**Your assignment:** Reproduce each of the rows below word for word, leaving out the pictures.

[[ Task material open ]]

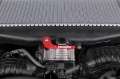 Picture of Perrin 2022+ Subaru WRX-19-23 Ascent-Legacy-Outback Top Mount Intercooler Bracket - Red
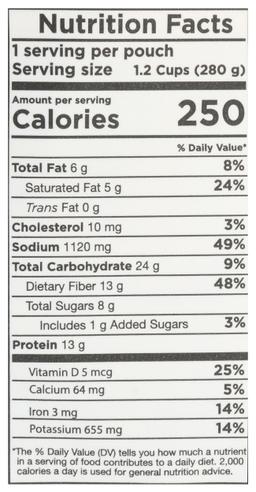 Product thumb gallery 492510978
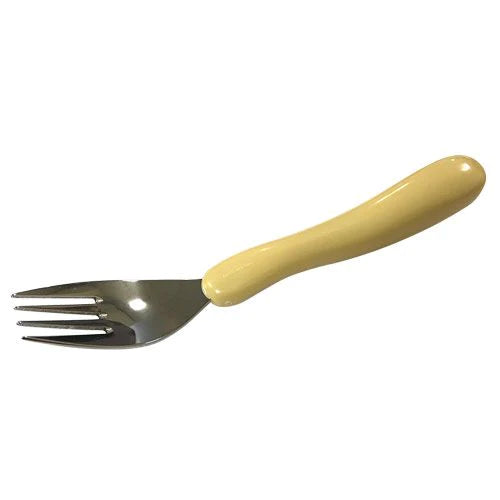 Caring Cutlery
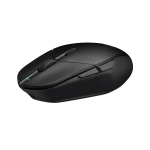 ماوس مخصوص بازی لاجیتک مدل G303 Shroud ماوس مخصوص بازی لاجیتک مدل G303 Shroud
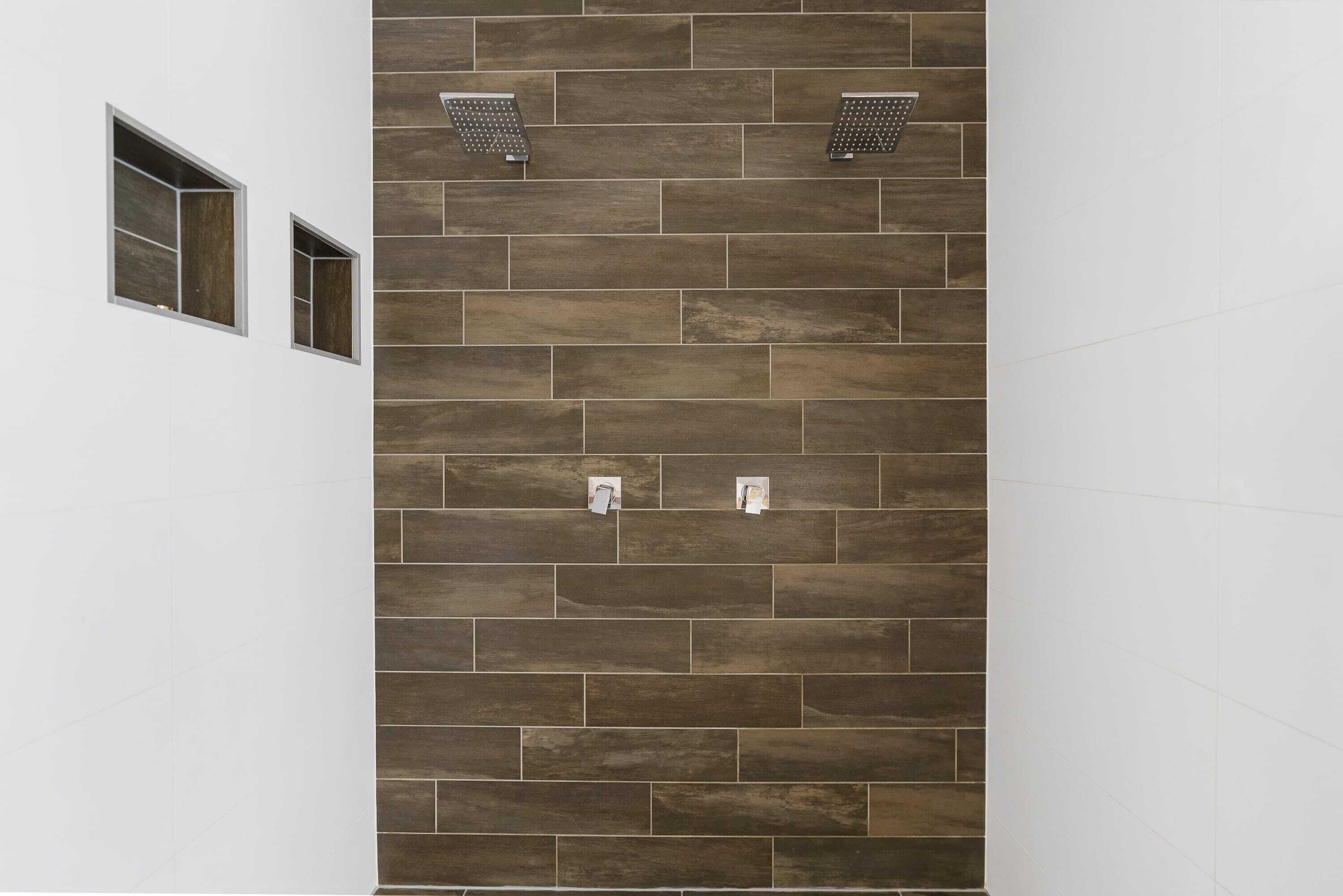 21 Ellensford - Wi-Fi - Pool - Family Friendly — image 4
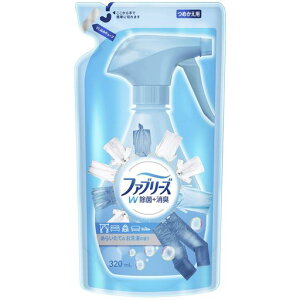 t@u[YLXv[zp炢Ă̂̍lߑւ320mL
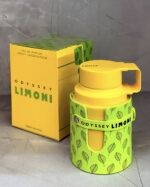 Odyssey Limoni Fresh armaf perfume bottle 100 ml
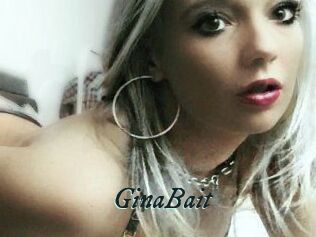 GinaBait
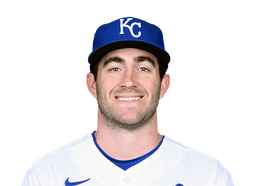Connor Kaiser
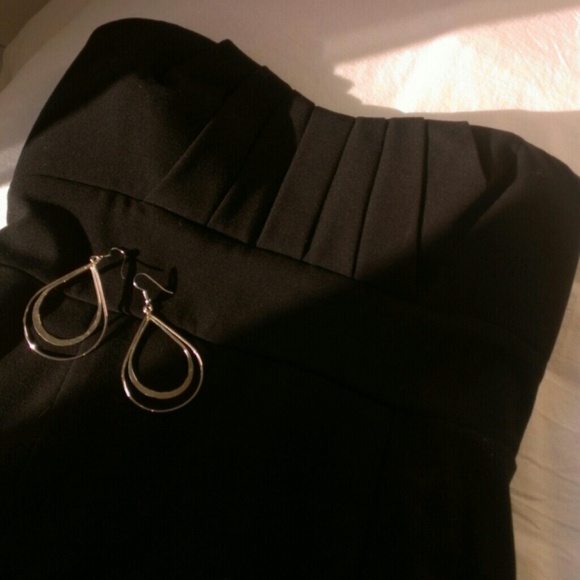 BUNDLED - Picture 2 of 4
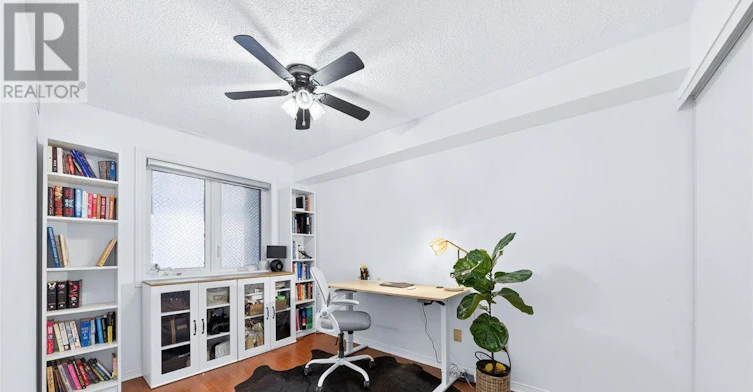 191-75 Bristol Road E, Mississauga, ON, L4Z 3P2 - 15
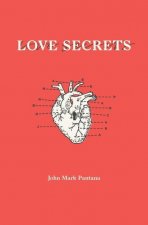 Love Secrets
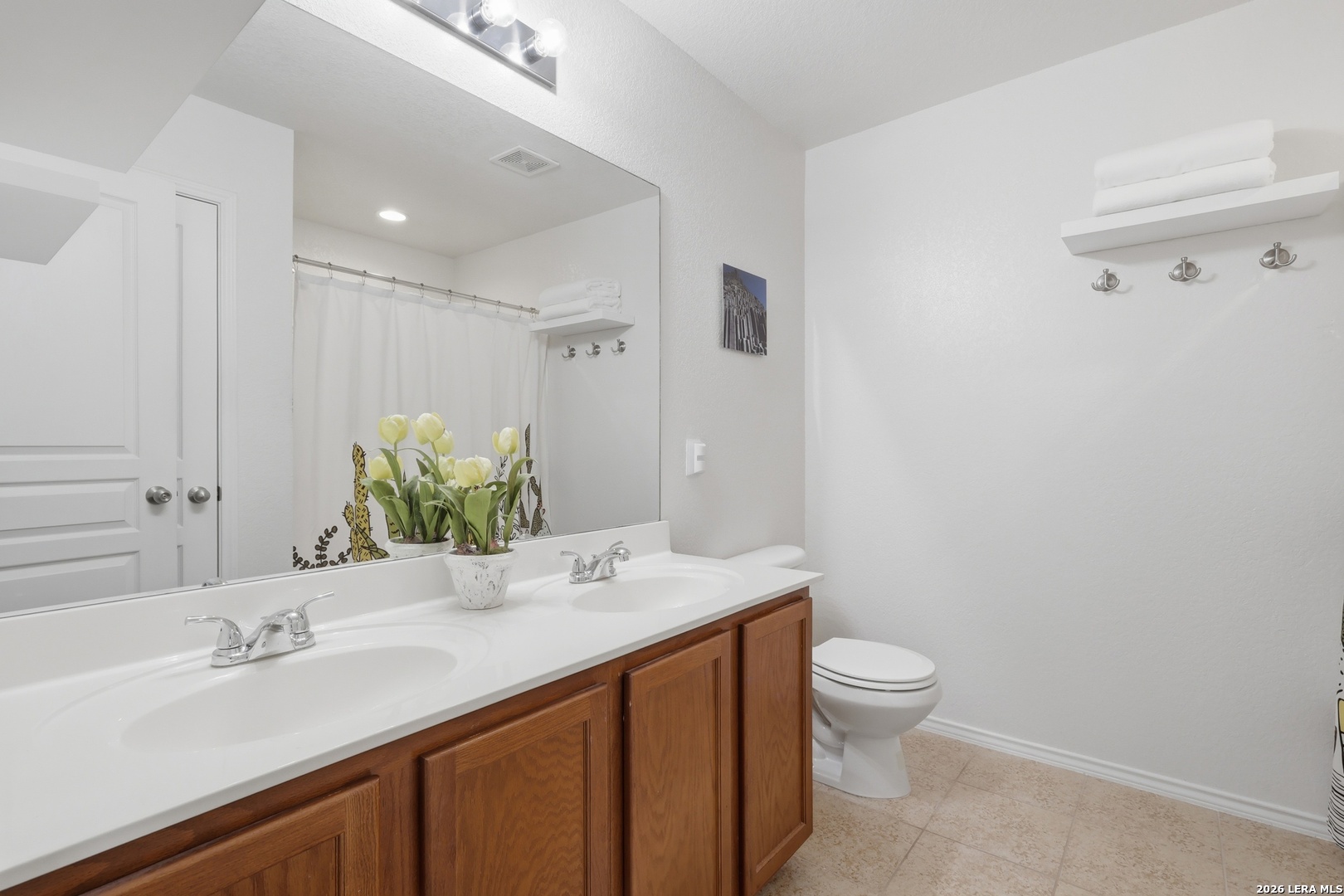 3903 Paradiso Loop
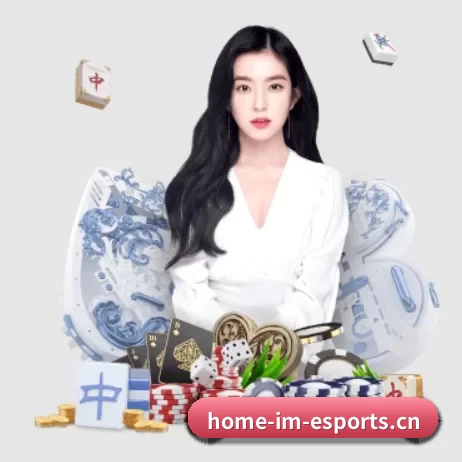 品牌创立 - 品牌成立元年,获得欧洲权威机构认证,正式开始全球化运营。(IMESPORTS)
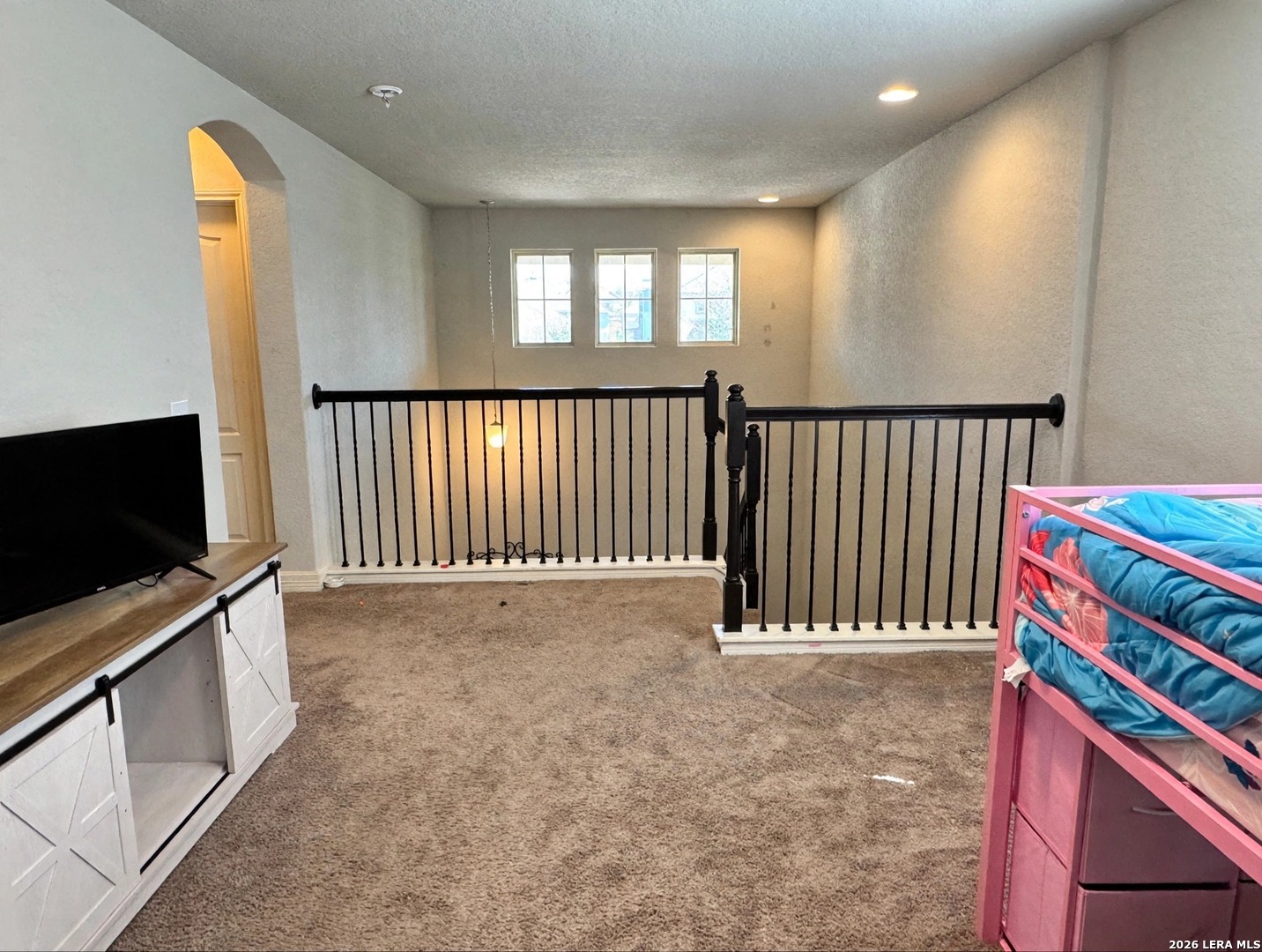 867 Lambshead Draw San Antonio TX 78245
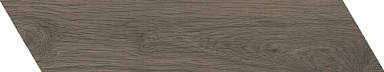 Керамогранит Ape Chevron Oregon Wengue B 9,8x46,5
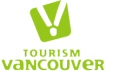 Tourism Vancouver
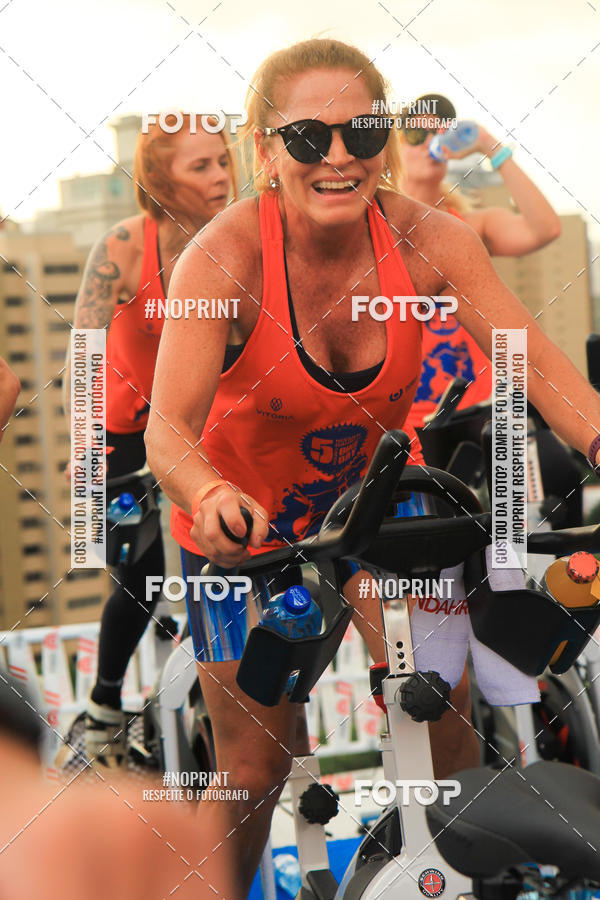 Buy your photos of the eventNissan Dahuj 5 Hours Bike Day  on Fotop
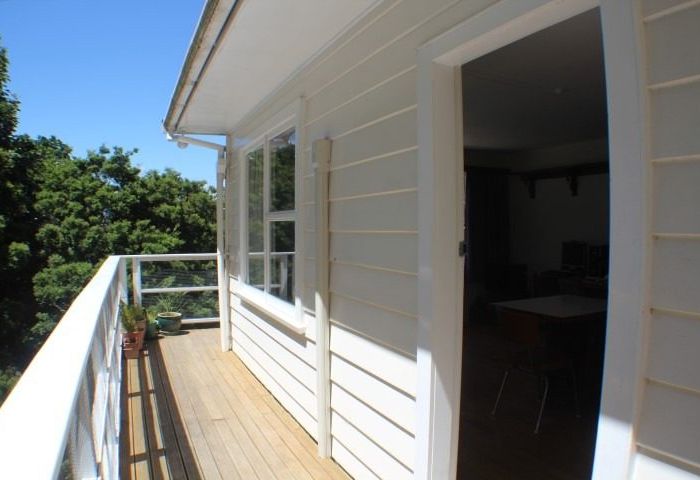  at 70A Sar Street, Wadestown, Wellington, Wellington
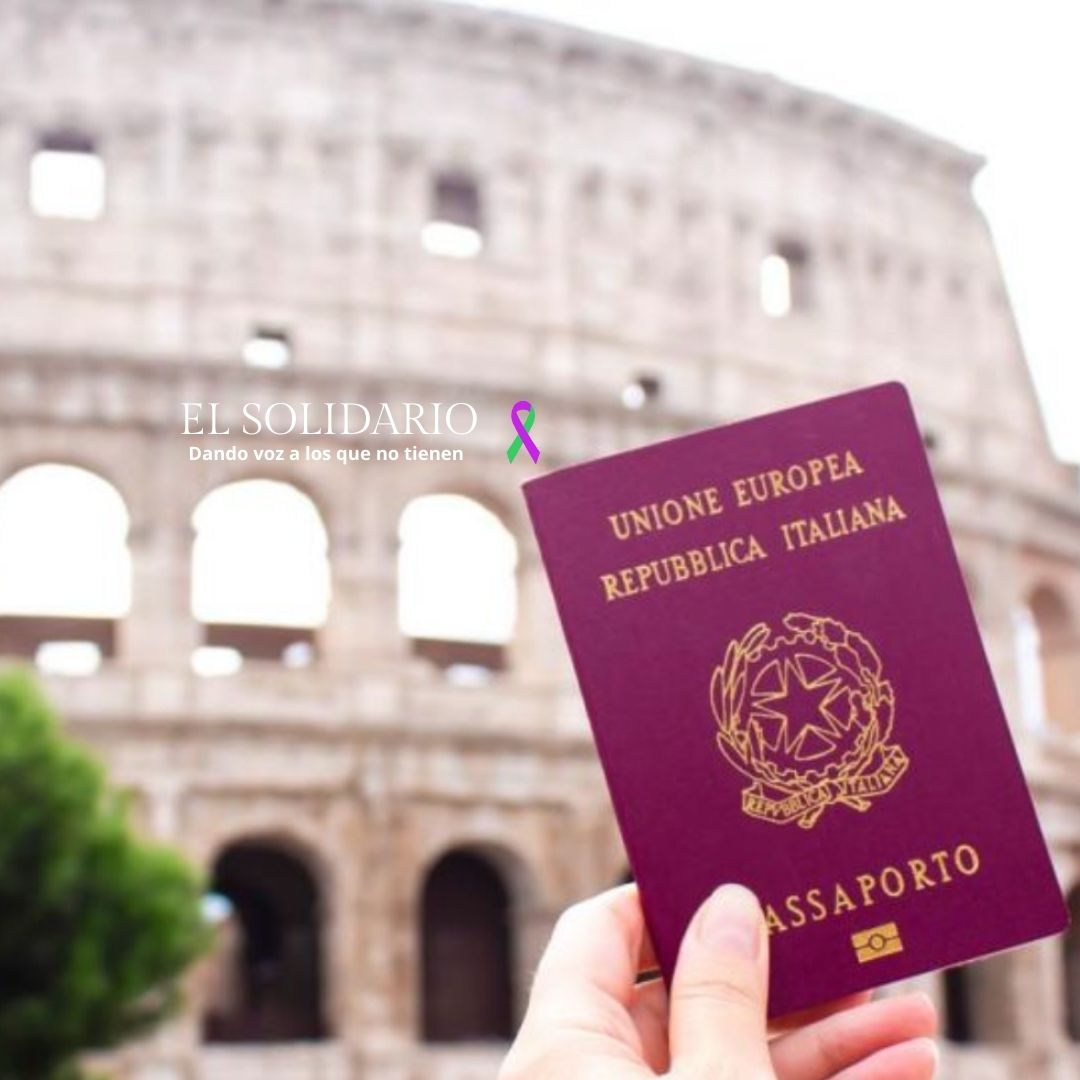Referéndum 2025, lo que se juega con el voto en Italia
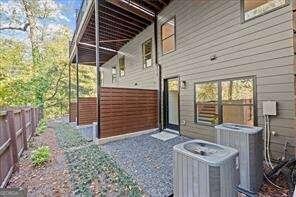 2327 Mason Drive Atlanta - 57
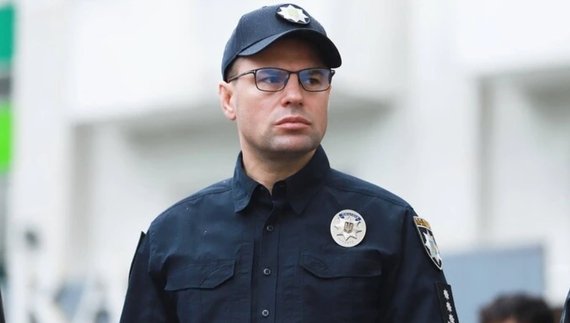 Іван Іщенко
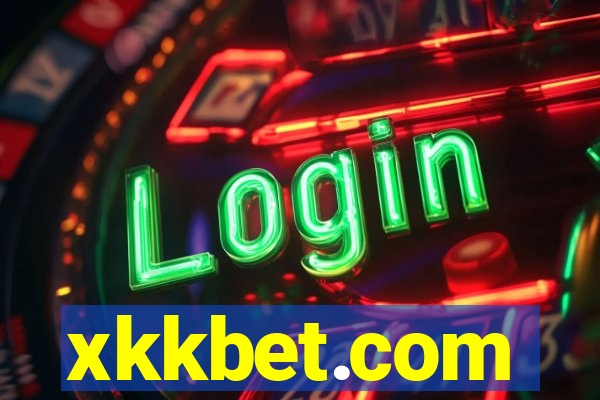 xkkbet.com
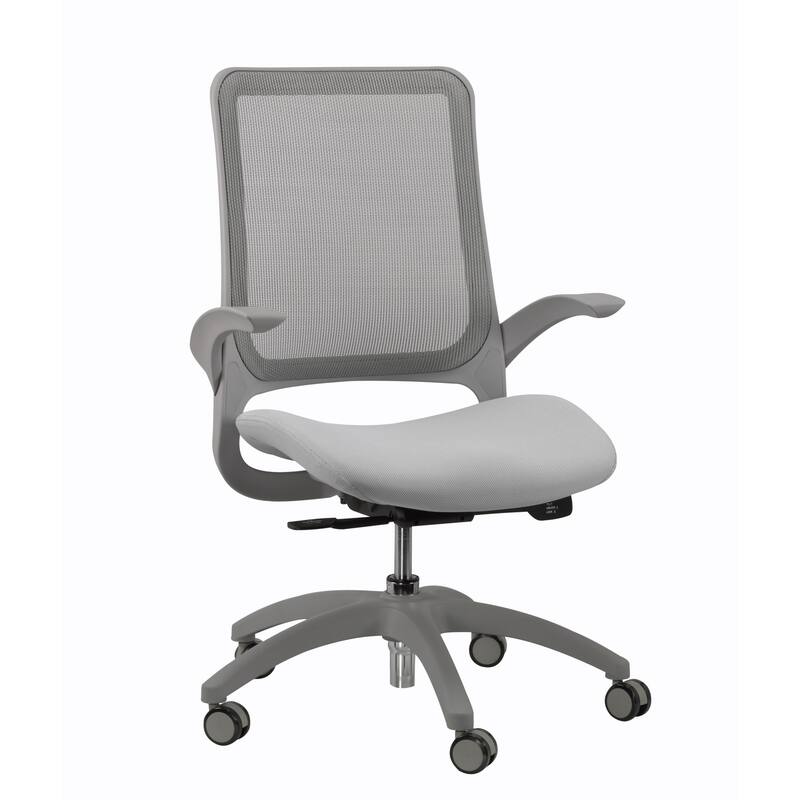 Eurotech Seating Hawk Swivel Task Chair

[[ Task material closed ]]

**Answer for the task:**
 Picture of Perrin 2022+ Subaru WRX-19-23 Ascent-Legacy-Outback Top Mount Intercooler Bracket - Red
 Product thumb gallery 492510978
 Caring Cutlery
 ماوس مخصوص بازی لاجیتک مدل G303 Shroud ماوس مخصوص بازی لاجیتک مدل G303 Shroud
 21 Ellensford - Wi-Fi - Pool - Family Friendly — image 4
 t@u[YLXv[zp炢Ă̂̍lߑւ320mL
 Odyssey Limoni Fresh armaf perfume bottle 100 ml
 GinaBait
Connor Kaiser
 BUNDLED - Picture 2 of 4
 191-75 Bristol Road E, Mississauga, ON, L4Z 3P2 - 15
 Love Secrets
 3903 Paradiso Loop
 品牌创立 - 品牌成立元年,获得欧洲权威机构认证,正式开始全球化运营。(IMESPORTS)
 867 Lambshead Draw San Antonio TX 78245
 Керамогранит Ape Chevron Oregon Wengue B 9,8x46,5
 Tourism Vancouver
 Buy your photos of the eventNissan Dahuj 5 Hours Bike Day  on Fotop
  at 70A Sar Street, Wadestown, Wellington, Wellington
Referéndum 2025, lo que se juega con el voto en Italia
 2327 Mason Drive Atlanta - 57
 Іван Іщенко
 xkkbet.com
 Eurotech Seating Hawk Swivel Task Chair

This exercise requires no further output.